UPDATE: NYT readers, you may wish to have a look at a more recent post in which I’m specifically requesting research assistance on documenting the early history of literary word processing. Thanks.
In its eighty-seventh annual competition for the United States and Canada the Foundation has awarded 180 Fellowships to artists, scientists, and scholars. The successful candidates were chosen from a group of some 3,000 applicants.
Congratulations have been coming in from all over. Thank you once again to everyone who has written. The highlight was receiving a text message from my ten-year old niece who saw my name in the New York Times.

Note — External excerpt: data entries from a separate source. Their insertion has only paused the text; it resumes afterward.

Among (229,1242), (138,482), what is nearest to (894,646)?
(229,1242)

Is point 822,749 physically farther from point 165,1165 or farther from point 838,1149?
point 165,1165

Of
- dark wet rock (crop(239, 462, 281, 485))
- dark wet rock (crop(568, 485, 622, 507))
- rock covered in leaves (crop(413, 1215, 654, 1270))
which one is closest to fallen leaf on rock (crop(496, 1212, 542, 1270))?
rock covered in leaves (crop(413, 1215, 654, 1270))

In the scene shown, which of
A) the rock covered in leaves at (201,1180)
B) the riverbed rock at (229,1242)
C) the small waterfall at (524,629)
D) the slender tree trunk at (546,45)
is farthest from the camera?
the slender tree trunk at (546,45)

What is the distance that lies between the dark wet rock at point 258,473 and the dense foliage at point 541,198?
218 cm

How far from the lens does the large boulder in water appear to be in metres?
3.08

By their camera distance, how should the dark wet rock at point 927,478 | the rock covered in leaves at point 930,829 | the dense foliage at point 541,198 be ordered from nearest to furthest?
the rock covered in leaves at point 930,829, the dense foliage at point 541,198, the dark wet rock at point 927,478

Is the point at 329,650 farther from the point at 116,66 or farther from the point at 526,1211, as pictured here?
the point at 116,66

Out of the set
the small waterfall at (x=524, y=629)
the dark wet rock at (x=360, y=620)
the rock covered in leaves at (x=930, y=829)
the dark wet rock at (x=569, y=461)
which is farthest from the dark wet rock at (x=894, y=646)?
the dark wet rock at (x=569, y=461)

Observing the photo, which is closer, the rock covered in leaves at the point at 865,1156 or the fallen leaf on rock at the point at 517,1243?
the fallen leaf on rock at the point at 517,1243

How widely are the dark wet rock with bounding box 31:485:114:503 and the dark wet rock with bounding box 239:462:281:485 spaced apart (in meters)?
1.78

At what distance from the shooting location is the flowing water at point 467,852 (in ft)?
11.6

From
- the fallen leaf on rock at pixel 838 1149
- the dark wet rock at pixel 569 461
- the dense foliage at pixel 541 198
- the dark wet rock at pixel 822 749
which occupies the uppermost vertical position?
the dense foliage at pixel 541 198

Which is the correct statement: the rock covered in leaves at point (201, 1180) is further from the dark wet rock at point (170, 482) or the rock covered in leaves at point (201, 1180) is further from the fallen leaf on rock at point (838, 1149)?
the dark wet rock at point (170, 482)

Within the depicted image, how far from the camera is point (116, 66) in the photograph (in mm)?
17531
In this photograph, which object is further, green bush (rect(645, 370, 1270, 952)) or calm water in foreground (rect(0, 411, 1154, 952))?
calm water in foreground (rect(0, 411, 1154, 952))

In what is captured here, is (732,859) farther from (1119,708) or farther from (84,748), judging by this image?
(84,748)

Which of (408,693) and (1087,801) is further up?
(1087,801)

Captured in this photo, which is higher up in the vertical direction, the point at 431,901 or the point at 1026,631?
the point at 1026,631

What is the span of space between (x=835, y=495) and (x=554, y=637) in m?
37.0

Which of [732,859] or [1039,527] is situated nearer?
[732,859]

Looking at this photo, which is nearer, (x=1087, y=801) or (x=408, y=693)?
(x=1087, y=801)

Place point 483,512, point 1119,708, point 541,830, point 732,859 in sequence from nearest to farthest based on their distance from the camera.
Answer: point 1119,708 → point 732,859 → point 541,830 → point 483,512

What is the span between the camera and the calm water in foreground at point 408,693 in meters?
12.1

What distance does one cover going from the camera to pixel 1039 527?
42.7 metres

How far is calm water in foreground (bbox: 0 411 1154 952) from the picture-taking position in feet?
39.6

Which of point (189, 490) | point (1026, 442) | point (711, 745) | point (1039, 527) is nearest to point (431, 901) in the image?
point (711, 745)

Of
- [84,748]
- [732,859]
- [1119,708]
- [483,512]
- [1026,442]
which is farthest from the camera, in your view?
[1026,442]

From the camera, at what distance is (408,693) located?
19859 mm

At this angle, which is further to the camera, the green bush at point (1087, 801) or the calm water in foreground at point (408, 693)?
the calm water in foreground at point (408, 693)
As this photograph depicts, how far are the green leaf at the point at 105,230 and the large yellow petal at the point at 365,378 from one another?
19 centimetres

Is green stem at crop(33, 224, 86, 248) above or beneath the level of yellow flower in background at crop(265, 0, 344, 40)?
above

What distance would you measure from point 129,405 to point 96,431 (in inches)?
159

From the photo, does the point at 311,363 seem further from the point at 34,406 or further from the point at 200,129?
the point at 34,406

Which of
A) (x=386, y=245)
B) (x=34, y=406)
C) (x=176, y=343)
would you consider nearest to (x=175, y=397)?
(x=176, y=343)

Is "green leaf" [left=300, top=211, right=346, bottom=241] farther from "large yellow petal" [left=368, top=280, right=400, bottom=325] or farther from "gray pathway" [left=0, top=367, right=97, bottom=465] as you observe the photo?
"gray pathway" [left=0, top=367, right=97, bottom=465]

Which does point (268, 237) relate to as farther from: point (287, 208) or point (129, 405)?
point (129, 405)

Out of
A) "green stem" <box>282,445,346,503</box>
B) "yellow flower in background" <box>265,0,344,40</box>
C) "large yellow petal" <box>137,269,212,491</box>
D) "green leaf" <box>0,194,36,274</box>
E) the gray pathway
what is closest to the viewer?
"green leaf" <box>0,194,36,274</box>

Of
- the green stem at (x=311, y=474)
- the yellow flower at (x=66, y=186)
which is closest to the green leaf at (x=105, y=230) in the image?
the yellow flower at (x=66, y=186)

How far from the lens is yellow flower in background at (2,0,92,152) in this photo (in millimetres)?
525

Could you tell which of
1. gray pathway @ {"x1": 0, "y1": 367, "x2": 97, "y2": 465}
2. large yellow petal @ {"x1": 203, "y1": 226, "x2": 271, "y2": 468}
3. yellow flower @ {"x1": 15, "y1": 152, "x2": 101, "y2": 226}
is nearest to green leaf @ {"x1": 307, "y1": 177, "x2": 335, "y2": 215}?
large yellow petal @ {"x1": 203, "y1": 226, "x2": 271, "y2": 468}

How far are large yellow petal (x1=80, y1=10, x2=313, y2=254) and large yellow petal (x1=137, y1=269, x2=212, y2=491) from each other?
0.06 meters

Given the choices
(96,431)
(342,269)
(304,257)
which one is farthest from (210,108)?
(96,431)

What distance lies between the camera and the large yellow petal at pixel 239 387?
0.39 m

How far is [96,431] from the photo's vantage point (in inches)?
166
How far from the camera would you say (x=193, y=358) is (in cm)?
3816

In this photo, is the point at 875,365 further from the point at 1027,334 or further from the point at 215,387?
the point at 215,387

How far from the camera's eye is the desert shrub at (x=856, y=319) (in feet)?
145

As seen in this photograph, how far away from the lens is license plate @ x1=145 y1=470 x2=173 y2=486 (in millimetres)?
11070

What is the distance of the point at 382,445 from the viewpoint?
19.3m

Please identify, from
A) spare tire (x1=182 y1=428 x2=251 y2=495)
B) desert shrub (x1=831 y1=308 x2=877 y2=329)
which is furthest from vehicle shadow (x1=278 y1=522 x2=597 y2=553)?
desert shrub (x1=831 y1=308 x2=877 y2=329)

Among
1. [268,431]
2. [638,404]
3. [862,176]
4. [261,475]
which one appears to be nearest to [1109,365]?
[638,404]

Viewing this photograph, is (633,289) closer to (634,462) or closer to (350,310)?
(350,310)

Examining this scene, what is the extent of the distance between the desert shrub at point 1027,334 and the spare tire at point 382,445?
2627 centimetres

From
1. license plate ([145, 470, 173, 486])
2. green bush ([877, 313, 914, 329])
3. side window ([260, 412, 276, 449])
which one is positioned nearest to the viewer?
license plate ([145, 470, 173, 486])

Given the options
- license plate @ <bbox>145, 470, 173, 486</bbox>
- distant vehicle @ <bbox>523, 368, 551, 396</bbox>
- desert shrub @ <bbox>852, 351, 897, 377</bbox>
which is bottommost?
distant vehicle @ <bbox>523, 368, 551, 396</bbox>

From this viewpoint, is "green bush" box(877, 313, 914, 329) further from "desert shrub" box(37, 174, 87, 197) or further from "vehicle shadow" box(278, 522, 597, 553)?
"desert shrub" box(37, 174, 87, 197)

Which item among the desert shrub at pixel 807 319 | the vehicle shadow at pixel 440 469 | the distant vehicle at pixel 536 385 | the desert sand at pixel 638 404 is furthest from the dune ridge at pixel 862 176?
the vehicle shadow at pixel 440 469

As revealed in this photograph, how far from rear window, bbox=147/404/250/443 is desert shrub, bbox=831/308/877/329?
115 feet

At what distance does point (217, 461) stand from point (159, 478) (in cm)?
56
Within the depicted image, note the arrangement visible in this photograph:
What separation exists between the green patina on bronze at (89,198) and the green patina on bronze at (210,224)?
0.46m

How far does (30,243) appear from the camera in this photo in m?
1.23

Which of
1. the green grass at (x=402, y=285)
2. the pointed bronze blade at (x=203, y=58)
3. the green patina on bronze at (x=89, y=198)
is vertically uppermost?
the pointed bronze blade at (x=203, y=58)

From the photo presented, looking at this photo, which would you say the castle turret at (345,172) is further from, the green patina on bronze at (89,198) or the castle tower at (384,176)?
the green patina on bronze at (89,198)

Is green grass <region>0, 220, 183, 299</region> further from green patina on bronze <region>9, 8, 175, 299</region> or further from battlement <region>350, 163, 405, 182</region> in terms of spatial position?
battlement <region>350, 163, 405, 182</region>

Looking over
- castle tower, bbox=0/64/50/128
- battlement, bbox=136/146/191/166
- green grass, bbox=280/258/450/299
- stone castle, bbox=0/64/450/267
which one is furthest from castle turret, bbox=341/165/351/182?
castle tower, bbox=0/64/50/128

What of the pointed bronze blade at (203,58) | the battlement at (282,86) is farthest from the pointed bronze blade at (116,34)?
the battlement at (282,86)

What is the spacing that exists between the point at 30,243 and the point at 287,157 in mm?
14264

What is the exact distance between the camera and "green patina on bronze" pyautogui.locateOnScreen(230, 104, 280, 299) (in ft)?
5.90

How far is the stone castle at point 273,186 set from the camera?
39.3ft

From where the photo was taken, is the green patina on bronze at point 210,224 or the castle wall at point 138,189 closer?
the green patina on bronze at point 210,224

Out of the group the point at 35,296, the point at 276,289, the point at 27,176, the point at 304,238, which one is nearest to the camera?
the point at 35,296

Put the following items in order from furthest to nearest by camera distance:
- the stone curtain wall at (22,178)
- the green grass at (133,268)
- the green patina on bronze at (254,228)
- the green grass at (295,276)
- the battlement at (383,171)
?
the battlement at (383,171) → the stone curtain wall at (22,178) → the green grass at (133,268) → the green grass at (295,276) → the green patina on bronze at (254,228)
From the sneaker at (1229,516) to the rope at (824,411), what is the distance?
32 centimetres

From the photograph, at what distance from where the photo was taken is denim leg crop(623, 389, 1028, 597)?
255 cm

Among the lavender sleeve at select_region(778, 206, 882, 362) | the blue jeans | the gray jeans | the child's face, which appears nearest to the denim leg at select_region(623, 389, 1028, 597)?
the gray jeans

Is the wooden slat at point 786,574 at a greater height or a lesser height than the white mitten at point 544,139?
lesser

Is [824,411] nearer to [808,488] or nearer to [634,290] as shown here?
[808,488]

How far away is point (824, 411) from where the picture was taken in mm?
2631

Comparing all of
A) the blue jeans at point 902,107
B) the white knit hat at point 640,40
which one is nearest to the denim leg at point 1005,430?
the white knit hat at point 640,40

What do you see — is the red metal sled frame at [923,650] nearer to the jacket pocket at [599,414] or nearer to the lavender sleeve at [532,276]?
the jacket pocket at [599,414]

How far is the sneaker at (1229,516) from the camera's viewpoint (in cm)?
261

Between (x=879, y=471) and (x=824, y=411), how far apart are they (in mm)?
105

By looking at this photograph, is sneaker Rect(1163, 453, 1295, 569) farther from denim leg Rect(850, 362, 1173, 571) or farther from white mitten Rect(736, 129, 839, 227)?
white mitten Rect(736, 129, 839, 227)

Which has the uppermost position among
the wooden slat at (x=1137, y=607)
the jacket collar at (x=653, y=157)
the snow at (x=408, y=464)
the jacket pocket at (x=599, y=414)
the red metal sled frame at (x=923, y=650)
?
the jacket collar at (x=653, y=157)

The project I will be working on is entitled “Track Changes: Authorship, Archives, and Literary Culture After Word Processing.” Unlike my first book, Mechanisms (2008), where I was primarily interested in experimental instances of electronic literature, here I will be looking at the impact of digital media throughout all sectors of contemporary literary composition, publishing, reception, and archival preservation. I intend to argue that the full parameters of computers as what electronic publishing pioneer Ted Nelson three decades ago called “literary machines” have not yet been fully delineated, and that as a consequence we conceive of print and the digital as rival or successive forms rather than as elements of a process wherein relations between the two media (at the level of both individual and collective practice) are considerably more dynamic and contingent. Ted Striphas’s work in the already-indispensable The Late Age of Print (2009) probably comes closest to the kind of study I am looking to accomplish, but whereas he focuses primarily on the commerce and commodity status of books in the present day, my interests lie in the material conditions of authorship and today’s technologies of the literary. (The “Track Changes” of my title was first introduced as the “Mark Revisions” feature in Word 95, where it was derivative of the Redline functionality in WordPerfect, then Word’s major industry competitor.) The methodology will be a hybrid of software studies and book history. The writing I do will build on the work I’ve done in the projects I’ve taken on since finishing Mechanisms, including “Approaches to Managing and Collecting Born-Digital Literary Materials for Scholarly Use,” Preserving Virtual Worlds, and Digital Forensics and Born-Digital Content in Cultural Heritage Collections.
I will, of course, use this space to share occasional work in progress and otherwise offer updates on progress. In the meantime, I will be at TILTS at UT Austin at the end of May, the Digital Humanities Summer Institute and Digital Humanities 2011 conference in June, SHARP in DC in July, and then teaching once again at Rare Book School in Charlottesville. The fellowship period begins in August.